── Passage shown
At first, I chose to distance myself from any self-presentations that might resemble the “angry black woman” stereotype, which often meant staying silent in contexts that would’ve benefited from my informed opinions. Even in supportive scholarly environments, I was afraid that my access would be revoked if my personal investment in matters of diversity was seen to eclipse my intellectual interests. To be sure, this form of self-censorship is directly opposed to the aims of critical thinking and conversations and it’s enormously isolating.
Imagine then, my relief and disappointment when I discovered that many researchers of color, across a range of disciplines, had shared my fear of being stereotyped and sidelined at some point during their careers. They had also experienced “double consciousness,” a term the historian and sociologist W.E.B. DuBois used to describe what it’s like to always see yourself through another person’s gaze. The difference was that these researchers didn’t see a conflict between the work of thinking critically about their subjects and expressing themselves authentically. Instead, they chose to take up space, even at the risk of being stereotyped.
────
── Excerpted records
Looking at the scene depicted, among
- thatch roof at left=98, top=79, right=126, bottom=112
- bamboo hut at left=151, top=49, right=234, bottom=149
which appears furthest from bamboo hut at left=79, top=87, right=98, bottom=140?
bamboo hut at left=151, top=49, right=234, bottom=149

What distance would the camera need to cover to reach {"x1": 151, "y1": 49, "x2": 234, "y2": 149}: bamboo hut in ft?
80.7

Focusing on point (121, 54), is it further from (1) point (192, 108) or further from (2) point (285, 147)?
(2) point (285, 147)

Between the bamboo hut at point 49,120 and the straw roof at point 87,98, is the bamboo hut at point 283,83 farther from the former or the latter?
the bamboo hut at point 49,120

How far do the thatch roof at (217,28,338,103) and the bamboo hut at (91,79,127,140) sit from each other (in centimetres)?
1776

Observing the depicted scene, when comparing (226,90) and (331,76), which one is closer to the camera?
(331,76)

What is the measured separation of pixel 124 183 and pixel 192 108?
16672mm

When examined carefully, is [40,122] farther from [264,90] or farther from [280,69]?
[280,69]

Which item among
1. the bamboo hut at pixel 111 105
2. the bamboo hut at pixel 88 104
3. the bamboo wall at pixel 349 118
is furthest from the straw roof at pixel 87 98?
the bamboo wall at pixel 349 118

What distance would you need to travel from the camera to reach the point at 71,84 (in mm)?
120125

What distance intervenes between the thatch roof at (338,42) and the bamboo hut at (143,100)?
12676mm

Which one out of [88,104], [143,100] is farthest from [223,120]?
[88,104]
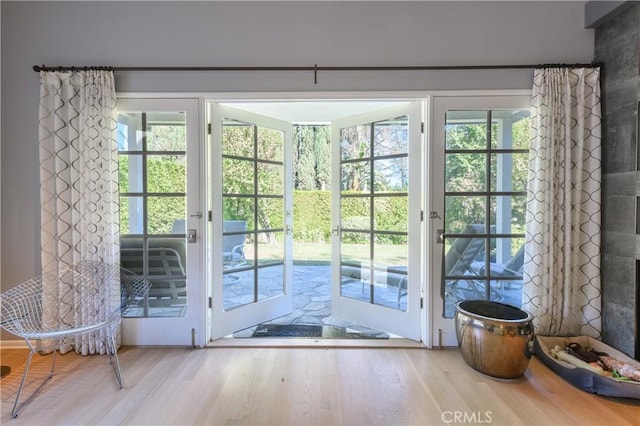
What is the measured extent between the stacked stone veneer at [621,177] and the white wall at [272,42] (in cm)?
20

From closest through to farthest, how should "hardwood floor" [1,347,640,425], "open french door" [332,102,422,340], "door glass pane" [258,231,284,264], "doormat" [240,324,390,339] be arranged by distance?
1. "hardwood floor" [1,347,640,425]
2. "open french door" [332,102,422,340]
3. "doormat" [240,324,390,339]
4. "door glass pane" [258,231,284,264]

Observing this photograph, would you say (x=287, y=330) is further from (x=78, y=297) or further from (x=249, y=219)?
(x=78, y=297)

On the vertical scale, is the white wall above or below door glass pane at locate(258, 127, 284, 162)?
above

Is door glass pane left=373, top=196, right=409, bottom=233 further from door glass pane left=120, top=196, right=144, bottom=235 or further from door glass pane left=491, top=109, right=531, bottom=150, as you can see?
door glass pane left=120, top=196, right=144, bottom=235

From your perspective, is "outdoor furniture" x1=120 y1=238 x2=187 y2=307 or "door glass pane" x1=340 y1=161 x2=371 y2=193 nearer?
"outdoor furniture" x1=120 y1=238 x2=187 y2=307


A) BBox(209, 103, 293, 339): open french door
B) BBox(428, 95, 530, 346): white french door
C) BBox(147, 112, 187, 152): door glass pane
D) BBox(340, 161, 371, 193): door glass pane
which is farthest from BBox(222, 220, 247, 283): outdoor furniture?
BBox(428, 95, 530, 346): white french door

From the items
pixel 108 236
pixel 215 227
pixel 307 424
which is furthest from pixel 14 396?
pixel 307 424

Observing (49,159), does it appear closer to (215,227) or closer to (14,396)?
(215,227)

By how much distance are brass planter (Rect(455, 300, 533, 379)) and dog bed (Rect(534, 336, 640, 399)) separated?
0.27m

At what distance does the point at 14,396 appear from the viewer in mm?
1764

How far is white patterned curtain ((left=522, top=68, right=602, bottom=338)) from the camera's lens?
2.17 m

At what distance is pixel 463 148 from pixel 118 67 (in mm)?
2754

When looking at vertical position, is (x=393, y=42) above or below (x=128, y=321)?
above

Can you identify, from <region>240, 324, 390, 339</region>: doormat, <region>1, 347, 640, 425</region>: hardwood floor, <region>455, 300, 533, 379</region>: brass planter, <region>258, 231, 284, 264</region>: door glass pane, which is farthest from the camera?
<region>258, 231, 284, 264</region>: door glass pane
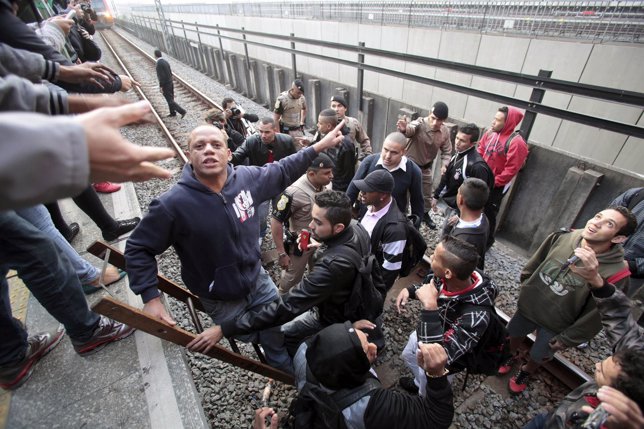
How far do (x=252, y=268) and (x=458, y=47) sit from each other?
────
## Given exercise A
Echo the passage on self-censorship word for word, from "At first, I" up to and including "it’s enormously isolating.".
## Given exercise B
In the passage on self-censorship, what stereotype did the writer at first avoid resembling?
## Given exercise C
Write the next part of the passage on self-censorship, picking up after its final sentence.

## Right answer A
At first, I chose to distance myself from any self-presentations that might resemble the “angry black woman” stereotype, which often meant staying silent in contexts that would’ve benefited from my informed opinions. Even in supportive scholarly environments, I was afraid that my access would be revoked if my personal investment in matters of diversity was seen to eclipse my intellectual interests. To be sure, this form of self-censorship is directly opposed to the aims of critical thinking and conversations and it’s enormously isolating.

## Right answer B
The "angry black woman" stereotype.

## Right answer C
You need room to grow
Respectability politics, the belief that you can be exempt from mistreatment and stereotyping if you appear nonthreatening, is dangerous because it disguises how practitioners become complicit in their own marginalization. When a researcher of color holds to this view, she agrees to take up less space, limits the reach of her work and her own development. However, making yourself smaller doesn’t have any benefits.
The irony of being a film researcher who analyzes how transitional spaces onscreen (e.g. hallways and hotel rooms) represent marginalized girls’ coming-of-age processes and understanding of how they’re perceived in society isn’t lost on me. I’m just thankful that despite my temporary conflation of scholarly critical distance and respectability politics, the bonds between my intellectual pursuits and lived experiences thrived. And, I think that recognizing my own need to take up space, regardless of possible consequences, signals a significant phase in my own coming-of-age process as a scholar.